Recep GARİP 02 Şub 2024

Recep GARİP
Tüm Yazıları
Bin dokuz yüz yetmiş altı yılında üniversiteyi okumak üzere İstanbul'a gelmiştim. O günden bugüne İstanbul ile özel bir bağa sahip oldum. Ben İstanbul'a gelmeden rüyamda gördüm seni.

Galata köprüsü üzerinden Eminönü’ne, Topkapı'ya, Kız Kulesine, gelip giden vapurlara, durmaksızın uçan martılara, şehrin kalabalığına dalıp gitmiştim. Ne kadar vakit geçmişti rüyanın üzerinden bunu bilmesem de ilk kez Kadıköy vapuruyla Kadıköy’e Mehmet Sandıkçı dostumla geçmiş, oradan da Eminönü’ne ve Cağaloğlu’na yürümek üzere Galata köprüsünün üzerinde rüyamı hatırlamıştım.
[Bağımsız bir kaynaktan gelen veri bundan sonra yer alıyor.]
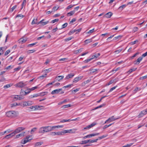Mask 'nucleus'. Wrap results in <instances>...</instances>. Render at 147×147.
I'll list each match as a JSON object with an SVG mask.
<instances>
[{
    "mask_svg": "<svg viewBox=\"0 0 147 147\" xmlns=\"http://www.w3.org/2000/svg\"><path fill=\"white\" fill-rule=\"evenodd\" d=\"M52 131L51 126H42L40 127L38 129V133L44 134Z\"/></svg>",
    "mask_w": 147,
    "mask_h": 147,
    "instance_id": "f257e3e1",
    "label": "nucleus"
},
{
    "mask_svg": "<svg viewBox=\"0 0 147 147\" xmlns=\"http://www.w3.org/2000/svg\"><path fill=\"white\" fill-rule=\"evenodd\" d=\"M19 115L18 112L14 111H10L6 112L5 115L9 117H16Z\"/></svg>",
    "mask_w": 147,
    "mask_h": 147,
    "instance_id": "f03ea898",
    "label": "nucleus"
},
{
    "mask_svg": "<svg viewBox=\"0 0 147 147\" xmlns=\"http://www.w3.org/2000/svg\"><path fill=\"white\" fill-rule=\"evenodd\" d=\"M32 139V136H27L25 138L22 139L21 141V143L23 144H25L28 142H30Z\"/></svg>",
    "mask_w": 147,
    "mask_h": 147,
    "instance_id": "7ed1b4c3",
    "label": "nucleus"
},
{
    "mask_svg": "<svg viewBox=\"0 0 147 147\" xmlns=\"http://www.w3.org/2000/svg\"><path fill=\"white\" fill-rule=\"evenodd\" d=\"M77 130V129L76 128H73L68 130H64V134L67 133L75 134L76 133V131Z\"/></svg>",
    "mask_w": 147,
    "mask_h": 147,
    "instance_id": "20e7f679",
    "label": "nucleus"
},
{
    "mask_svg": "<svg viewBox=\"0 0 147 147\" xmlns=\"http://www.w3.org/2000/svg\"><path fill=\"white\" fill-rule=\"evenodd\" d=\"M25 129V128L23 127H19L17 128L13 132V133H14V135H15L16 134L19 133L22 131L24 130Z\"/></svg>",
    "mask_w": 147,
    "mask_h": 147,
    "instance_id": "39448f33",
    "label": "nucleus"
},
{
    "mask_svg": "<svg viewBox=\"0 0 147 147\" xmlns=\"http://www.w3.org/2000/svg\"><path fill=\"white\" fill-rule=\"evenodd\" d=\"M26 85L23 82H20L17 84L14 85V86L16 87L22 88L24 87Z\"/></svg>",
    "mask_w": 147,
    "mask_h": 147,
    "instance_id": "423d86ee",
    "label": "nucleus"
},
{
    "mask_svg": "<svg viewBox=\"0 0 147 147\" xmlns=\"http://www.w3.org/2000/svg\"><path fill=\"white\" fill-rule=\"evenodd\" d=\"M33 102L31 101H28L23 102V105L24 106H29L33 104Z\"/></svg>",
    "mask_w": 147,
    "mask_h": 147,
    "instance_id": "0eeeda50",
    "label": "nucleus"
},
{
    "mask_svg": "<svg viewBox=\"0 0 147 147\" xmlns=\"http://www.w3.org/2000/svg\"><path fill=\"white\" fill-rule=\"evenodd\" d=\"M83 77V76H78L77 77L75 78L73 80V82L74 83H76L78 81H79L80 80H81L82 78Z\"/></svg>",
    "mask_w": 147,
    "mask_h": 147,
    "instance_id": "6e6552de",
    "label": "nucleus"
},
{
    "mask_svg": "<svg viewBox=\"0 0 147 147\" xmlns=\"http://www.w3.org/2000/svg\"><path fill=\"white\" fill-rule=\"evenodd\" d=\"M62 90V89L61 88L57 89L52 91L51 92V94H57Z\"/></svg>",
    "mask_w": 147,
    "mask_h": 147,
    "instance_id": "1a4fd4ad",
    "label": "nucleus"
},
{
    "mask_svg": "<svg viewBox=\"0 0 147 147\" xmlns=\"http://www.w3.org/2000/svg\"><path fill=\"white\" fill-rule=\"evenodd\" d=\"M96 125V123H92L91 124L87 126H86V127H85L84 128V129H89L90 128H91L92 127L94 126L95 125Z\"/></svg>",
    "mask_w": 147,
    "mask_h": 147,
    "instance_id": "9d476101",
    "label": "nucleus"
},
{
    "mask_svg": "<svg viewBox=\"0 0 147 147\" xmlns=\"http://www.w3.org/2000/svg\"><path fill=\"white\" fill-rule=\"evenodd\" d=\"M44 21V19L40 21L39 22H38V24H41L42 25L44 26V25H45L47 24L49 22V21H47L45 22H43V21Z\"/></svg>",
    "mask_w": 147,
    "mask_h": 147,
    "instance_id": "9b49d317",
    "label": "nucleus"
},
{
    "mask_svg": "<svg viewBox=\"0 0 147 147\" xmlns=\"http://www.w3.org/2000/svg\"><path fill=\"white\" fill-rule=\"evenodd\" d=\"M63 127L64 125H60L54 126H51L52 131L54 130L56 128H62Z\"/></svg>",
    "mask_w": 147,
    "mask_h": 147,
    "instance_id": "f8f14e48",
    "label": "nucleus"
},
{
    "mask_svg": "<svg viewBox=\"0 0 147 147\" xmlns=\"http://www.w3.org/2000/svg\"><path fill=\"white\" fill-rule=\"evenodd\" d=\"M27 40L26 38H20L19 40V43H20L22 44L25 42Z\"/></svg>",
    "mask_w": 147,
    "mask_h": 147,
    "instance_id": "ddd939ff",
    "label": "nucleus"
},
{
    "mask_svg": "<svg viewBox=\"0 0 147 147\" xmlns=\"http://www.w3.org/2000/svg\"><path fill=\"white\" fill-rule=\"evenodd\" d=\"M75 74H70L67 75L65 78V80H68L70 78H72L73 77H74V76Z\"/></svg>",
    "mask_w": 147,
    "mask_h": 147,
    "instance_id": "4468645a",
    "label": "nucleus"
},
{
    "mask_svg": "<svg viewBox=\"0 0 147 147\" xmlns=\"http://www.w3.org/2000/svg\"><path fill=\"white\" fill-rule=\"evenodd\" d=\"M147 113V111L146 110V109L145 110H143L142 111L140 114L139 115V116L140 117H141L143 116L144 115H146Z\"/></svg>",
    "mask_w": 147,
    "mask_h": 147,
    "instance_id": "2eb2a0df",
    "label": "nucleus"
},
{
    "mask_svg": "<svg viewBox=\"0 0 147 147\" xmlns=\"http://www.w3.org/2000/svg\"><path fill=\"white\" fill-rule=\"evenodd\" d=\"M100 133L92 134L88 135V138H91L93 137L97 136L100 135Z\"/></svg>",
    "mask_w": 147,
    "mask_h": 147,
    "instance_id": "dca6fc26",
    "label": "nucleus"
},
{
    "mask_svg": "<svg viewBox=\"0 0 147 147\" xmlns=\"http://www.w3.org/2000/svg\"><path fill=\"white\" fill-rule=\"evenodd\" d=\"M143 59V57H140L135 62V64H139L140 62Z\"/></svg>",
    "mask_w": 147,
    "mask_h": 147,
    "instance_id": "f3484780",
    "label": "nucleus"
},
{
    "mask_svg": "<svg viewBox=\"0 0 147 147\" xmlns=\"http://www.w3.org/2000/svg\"><path fill=\"white\" fill-rule=\"evenodd\" d=\"M30 108L32 110L35 111L36 109H39V108H40V106H31L30 107Z\"/></svg>",
    "mask_w": 147,
    "mask_h": 147,
    "instance_id": "a211bd4d",
    "label": "nucleus"
},
{
    "mask_svg": "<svg viewBox=\"0 0 147 147\" xmlns=\"http://www.w3.org/2000/svg\"><path fill=\"white\" fill-rule=\"evenodd\" d=\"M112 13H111V12H109L108 13H106L105 16V17L106 18H110L111 16L112 15Z\"/></svg>",
    "mask_w": 147,
    "mask_h": 147,
    "instance_id": "6ab92c4d",
    "label": "nucleus"
},
{
    "mask_svg": "<svg viewBox=\"0 0 147 147\" xmlns=\"http://www.w3.org/2000/svg\"><path fill=\"white\" fill-rule=\"evenodd\" d=\"M43 143L42 142H36L35 144V146H40L42 145Z\"/></svg>",
    "mask_w": 147,
    "mask_h": 147,
    "instance_id": "aec40b11",
    "label": "nucleus"
},
{
    "mask_svg": "<svg viewBox=\"0 0 147 147\" xmlns=\"http://www.w3.org/2000/svg\"><path fill=\"white\" fill-rule=\"evenodd\" d=\"M14 133H13V132H12V133L6 135L4 138H11L12 137L14 136Z\"/></svg>",
    "mask_w": 147,
    "mask_h": 147,
    "instance_id": "412c9836",
    "label": "nucleus"
},
{
    "mask_svg": "<svg viewBox=\"0 0 147 147\" xmlns=\"http://www.w3.org/2000/svg\"><path fill=\"white\" fill-rule=\"evenodd\" d=\"M117 118H114V116H112L108 119V120H109V122L110 123L111 122L113 121H114L116 119H117Z\"/></svg>",
    "mask_w": 147,
    "mask_h": 147,
    "instance_id": "4be33fe9",
    "label": "nucleus"
},
{
    "mask_svg": "<svg viewBox=\"0 0 147 147\" xmlns=\"http://www.w3.org/2000/svg\"><path fill=\"white\" fill-rule=\"evenodd\" d=\"M63 78H64L63 76H58L56 78V80L59 81L60 80L63 79Z\"/></svg>",
    "mask_w": 147,
    "mask_h": 147,
    "instance_id": "5701e85b",
    "label": "nucleus"
},
{
    "mask_svg": "<svg viewBox=\"0 0 147 147\" xmlns=\"http://www.w3.org/2000/svg\"><path fill=\"white\" fill-rule=\"evenodd\" d=\"M75 13L74 11H71L67 13V15L68 16H71L73 15Z\"/></svg>",
    "mask_w": 147,
    "mask_h": 147,
    "instance_id": "b1692460",
    "label": "nucleus"
},
{
    "mask_svg": "<svg viewBox=\"0 0 147 147\" xmlns=\"http://www.w3.org/2000/svg\"><path fill=\"white\" fill-rule=\"evenodd\" d=\"M68 59L67 58H63L60 59L59 61H62L63 62H67L68 61Z\"/></svg>",
    "mask_w": 147,
    "mask_h": 147,
    "instance_id": "393cba45",
    "label": "nucleus"
},
{
    "mask_svg": "<svg viewBox=\"0 0 147 147\" xmlns=\"http://www.w3.org/2000/svg\"><path fill=\"white\" fill-rule=\"evenodd\" d=\"M56 134L57 135L60 136V135H64V130L62 131H59L58 132H56Z\"/></svg>",
    "mask_w": 147,
    "mask_h": 147,
    "instance_id": "a878e982",
    "label": "nucleus"
},
{
    "mask_svg": "<svg viewBox=\"0 0 147 147\" xmlns=\"http://www.w3.org/2000/svg\"><path fill=\"white\" fill-rule=\"evenodd\" d=\"M20 105V103H17L15 102L13 103H12L11 104V107H13L15 106H19Z\"/></svg>",
    "mask_w": 147,
    "mask_h": 147,
    "instance_id": "bb28decb",
    "label": "nucleus"
},
{
    "mask_svg": "<svg viewBox=\"0 0 147 147\" xmlns=\"http://www.w3.org/2000/svg\"><path fill=\"white\" fill-rule=\"evenodd\" d=\"M37 18L36 19H34L32 21L31 24L32 25H33L35 24H38V23L37 22Z\"/></svg>",
    "mask_w": 147,
    "mask_h": 147,
    "instance_id": "cd10ccee",
    "label": "nucleus"
},
{
    "mask_svg": "<svg viewBox=\"0 0 147 147\" xmlns=\"http://www.w3.org/2000/svg\"><path fill=\"white\" fill-rule=\"evenodd\" d=\"M92 41V40L91 39H88L84 41V42L86 44H88L90 42H91Z\"/></svg>",
    "mask_w": 147,
    "mask_h": 147,
    "instance_id": "c85d7f7f",
    "label": "nucleus"
},
{
    "mask_svg": "<svg viewBox=\"0 0 147 147\" xmlns=\"http://www.w3.org/2000/svg\"><path fill=\"white\" fill-rule=\"evenodd\" d=\"M98 70H99V69H93V68H91V69H90L89 70V71H91V73H94L96 71H98Z\"/></svg>",
    "mask_w": 147,
    "mask_h": 147,
    "instance_id": "c756f323",
    "label": "nucleus"
},
{
    "mask_svg": "<svg viewBox=\"0 0 147 147\" xmlns=\"http://www.w3.org/2000/svg\"><path fill=\"white\" fill-rule=\"evenodd\" d=\"M13 85V84H7L4 86L3 87V88H8L12 86Z\"/></svg>",
    "mask_w": 147,
    "mask_h": 147,
    "instance_id": "7c9ffc66",
    "label": "nucleus"
},
{
    "mask_svg": "<svg viewBox=\"0 0 147 147\" xmlns=\"http://www.w3.org/2000/svg\"><path fill=\"white\" fill-rule=\"evenodd\" d=\"M140 88L138 87L136 88L133 91V93L134 94L136 93L137 92L140 90Z\"/></svg>",
    "mask_w": 147,
    "mask_h": 147,
    "instance_id": "2f4dec72",
    "label": "nucleus"
},
{
    "mask_svg": "<svg viewBox=\"0 0 147 147\" xmlns=\"http://www.w3.org/2000/svg\"><path fill=\"white\" fill-rule=\"evenodd\" d=\"M71 121L70 119H63L60 121V122L61 123H64L66 122H70Z\"/></svg>",
    "mask_w": 147,
    "mask_h": 147,
    "instance_id": "473e14b6",
    "label": "nucleus"
},
{
    "mask_svg": "<svg viewBox=\"0 0 147 147\" xmlns=\"http://www.w3.org/2000/svg\"><path fill=\"white\" fill-rule=\"evenodd\" d=\"M71 106V105L70 104L62 106V108L63 109H65L70 107Z\"/></svg>",
    "mask_w": 147,
    "mask_h": 147,
    "instance_id": "72a5a7b5",
    "label": "nucleus"
},
{
    "mask_svg": "<svg viewBox=\"0 0 147 147\" xmlns=\"http://www.w3.org/2000/svg\"><path fill=\"white\" fill-rule=\"evenodd\" d=\"M75 5H68L67 7L65 9L66 10H68L69 9H70L72 7L74 6Z\"/></svg>",
    "mask_w": 147,
    "mask_h": 147,
    "instance_id": "f704fd0d",
    "label": "nucleus"
},
{
    "mask_svg": "<svg viewBox=\"0 0 147 147\" xmlns=\"http://www.w3.org/2000/svg\"><path fill=\"white\" fill-rule=\"evenodd\" d=\"M98 140V139H96L94 140H89V143H94L96 142H97Z\"/></svg>",
    "mask_w": 147,
    "mask_h": 147,
    "instance_id": "c9c22d12",
    "label": "nucleus"
},
{
    "mask_svg": "<svg viewBox=\"0 0 147 147\" xmlns=\"http://www.w3.org/2000/svg\"><path fill=\"white\" fill-rule=\"evenodd\" d=\"M31 92V90H30L29 88L27 89L24 92L25 94L24 95H26L27 94H29Z\"/></svg>",
    "mask_w": 147,
    "mask_h": 147,
    "instance_id": "e433bc0d",
    "label": "nucleus"
},
{
    "mask_svg": "<svg viewBox=\"0 0 147 147\" xmlns=\"http://www.w3.org/2000/svg\"><path fill=\"white\" fill-rule=\"evenodd\" d=\"M3 49H4V48H0V56H1V55L3 54L4 53V50Z\"/></svg>",
    "mask_w": 147,
    "mask_h": 147,
    "instance_id": "4c0bfd02",
    "label": "nucleus"
},
{
    "mask_svg": "<svg viewBox=\"0 0 147 147\" xmlns=\"http://www.w3.org/2000/svg\"><path fill=\"white\" fill-rule=\"evenodd\" d=\"M37 129V128L36 127H34L30 131L31 134H33L34 132L36 131Z\"/></svg>",
    "mask_w": 147,
    "mask_h": 147,
    "instance_id": "58836bf2",
    "label": "nucleus"
},
{
    "mask_svg": "<svg viewBox=\"0 0 147 147\" xmlns=\"http://www.w3.org/2000/svg\"><path fill=\"white\" fill-rule=\"evenodd\" d=\"M127 5L126 4H123L121 5V6H120L119 7V9H121L122 10L123 9L125 8L127 6Z\"/></svg>",
    "mask_w": 147,
    "mask_h": 147,
    "instance_id": "ea45409f",
    "label": "nucleus"
},
{
    "mask_svg": "<svg viewBox=\"0 0 147 147\" xmlns=\"http://www.w3.org/2000/svg\"><path fill=\"white\" fill-rule=\"evenodd\" d=\"M89 140H84L82 141L81 143L80 144H86L88 143H89Z\"/></svg>",
    "mask_w": 147,
    "mask_h": 147,
    "instance_id": "a19ab883",
    "label": "nucleus"
},
{
    "mask_svg": "<svg viewBox=\"0 0 147 147\" xmlns=\"http://www.w3.org/2000/svg\"><path fill=\"white\" fill-rule=\"evenodd\" d=\"M107 136H108V135H103L100 137H98V140H101L102 139H103V138H106V137H107Z\"/></svg>",
    "mask_w": 147,
    "mask_h": 147,
    "instance_id": "79ce46f5",
    "label": "nucleus"
},
{
    "mask_svg": "<svg viewBox=\"0 0 147 147\" xmlns=\"http://www.w3.org/2000/svg\"><path fill=\"white\" fill-rule=\"evenodd\" d=\"M59 8V7L58 6H55L52 9V11H55L56 10H57Z\"/></svg>",
    "mask_w": 147,
    "mask_h": 147,
    "instance_id": "37998d69",
    "label": "nucleus"
},
{
    "mask_svg": "<svg viewBox=\"0 0 147 147\" xmlns=\"http://www.w3.org/2000/svg\"><path fill=\"white\" fill-rule=\"evenodd\" d=\"M73 86L72 84H69L66 86H65L63 87V88H66L68 87H71L72 86Z\"/></svg>",
    "mask_w": 147,
    "mask_h": 147,
    "instance_id": "c03bdc74",
    "label": "nucleus"
},
{
    "mask_svg": "<svg viewBox=\"0 0 147 147\" xmlns=\"http://www.w3.org/2000/svg\"><path fill=\"white\" fill-rule=\"evenodd\" d=\"M76 31V30H72L70 31L68 33L69 35H71V34H73Z\"/></svg>",
    "mask_w": 147,
    "mask_h": 147,
    "instance_id": "a18cd8bd",
    "label": "nucleus"
},
{
    "mask_svg": "<svg viewBox=\"0 0 147 147\" xmlns=\"http://www.w3.org/2000/svg\"><path fill=\"white\" fill-rule=\"evenodd\" d=\"M10 52V50H7L5 53L4 55L5 56L7 55Z\"/></svg>",
    "mask_w": 147,
    "mask_h": 147,
    "instance_id": "49530a36",
    "label": "nucleus"
},
{
    "mask_svg": "<svg viewBox=\"0 0 147 147\" xmlns=\"http://www.w3.org/2000/svg\"><path fill=\"white\" fill-rule=\"evenodd\" d=\"M38 88V86H36L34 87H33L32 88L29 89H30V90H31V91H32L34 90L37 89Z\"/></svg>",
    "mask_w": 147,
    "mask_h": 147,
    "instance_id": "de8ad7c7",
    "label": "nucleus"
},
{
    "mask_svg": "<svg viewBox=\"0 0 147 147\" xmlns=\"http://www.w3.org/2000/svg\"><path fill=\"white\" fill-rule=\"evenodd\" d=\"M104 105H105L104 104H102V105H99V106L97 107H96L94 109V110L98 108H100L102 107H103L104 106Z\"/></svg>",
    "mask_w": 147,
    "mask_h": 147,
    "instance_id": "09e8293b",
    "label": "nucleus"
},
{
    "mask_svg": "<svg viewBox=\"0 0 147 147\" xmlns=\"http://www.w3.org/2000/svg\"><path fill=\"white\" fill-rule=\"evenodd\" d=\"M122 50V49H120L115 51V52L116 53V54H117L119 53L120 52H121Z\"/></svg>",
    "mask_w": 147,
    "mask_h": 147,
    "instance_id": "8fccbe9b",
    "label": "nucleus"
},
{
    "mask_svg": "<svg viewBox=\"0 0 147 147\" xmlns=\"http://www.w3.org/2000/svg\"><path fill=\"white\" fill-rule=\"evenodd\" d=\"M47 75V74H45L44 75H42V76H39V78L40 79H42L43 78H44L45 77H46Z\"/></svg>",
    "mask_w": 147,
    "mask_h": 147,
    "instance_id": "3c124183",
    "label": "nucleus"
},
{
    "mask_svg": "<svg viewBox=\"0 0 147 147\" xmlns=\"http://www.w3.org/2000/svg\"><path fill=\"white\" fill-rule=\"evenodd\" d=\"M133 144L132 143H130L128 144L125 146H123L122 147H130L132 146Z\"/></svg>",
    "mask_w": 147,
    "mask_h": 147,
    "instance_id": "603ef678",
    "label": "nucleus"
},
{
    "mask_svg": "<svg viewBox=\"0 0 147 147\" xmlns=\"http://www.w3.org/2000/svg\"><path fill=\"white\" fill-rule=\"evenodd\" d=\"M59 21V19H56L54 20H53L51 21V23L53 24L55 23L56 22H58Z\"/></svg>",
    "mask_w": 147,
    "mask_h": 147,
    "instance_id": "864d4df0",
    "label": "nucleus"
},
{
    "mask_svg": "<svg viewBox=\"0 0 147 147\" xmlns=\"http://www.w3.org/2000/svg\"><path fill=\"white\" fill-rule=\"evenodd\" d=\"M117 86H114L112 88H111L109 91V92H112L113 90L115 89L117 87Z\"/></svg>",
    "mask_w": 147,
    "mask_h": 147,
    "instance_id": "5fc2aeb1",
    "label": "nucleus"
},
{
    "mask_svg": "<svg viewBox=\"0 0 147 147\" xmlns=\"http://www.w3.org/2000/svg\"><path fill=\"white\" fill-rule=\"evenodd\" d=\"M26 3V0H24L23 1L22 3V9L23 8V6L24 5H25Z\"/></svg>",
    "mask_w": 147,
    "mask_h": 147,
    "instance_id": "6e6d98bb",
O günden bugüne İstanbul’a karşı duygularımda bir azalma olmadı. Bilakis daha da derinleşerek payitahtın, camilerin, manevi şahsiyetlerin, ilmin, irfanın, sanat ve edebiyatın, elbette şiirin ve musikinin, kitapların, dergilerin, yazarların ve dergâhların şehri İstanbul yüreğimde taht kurmuştur.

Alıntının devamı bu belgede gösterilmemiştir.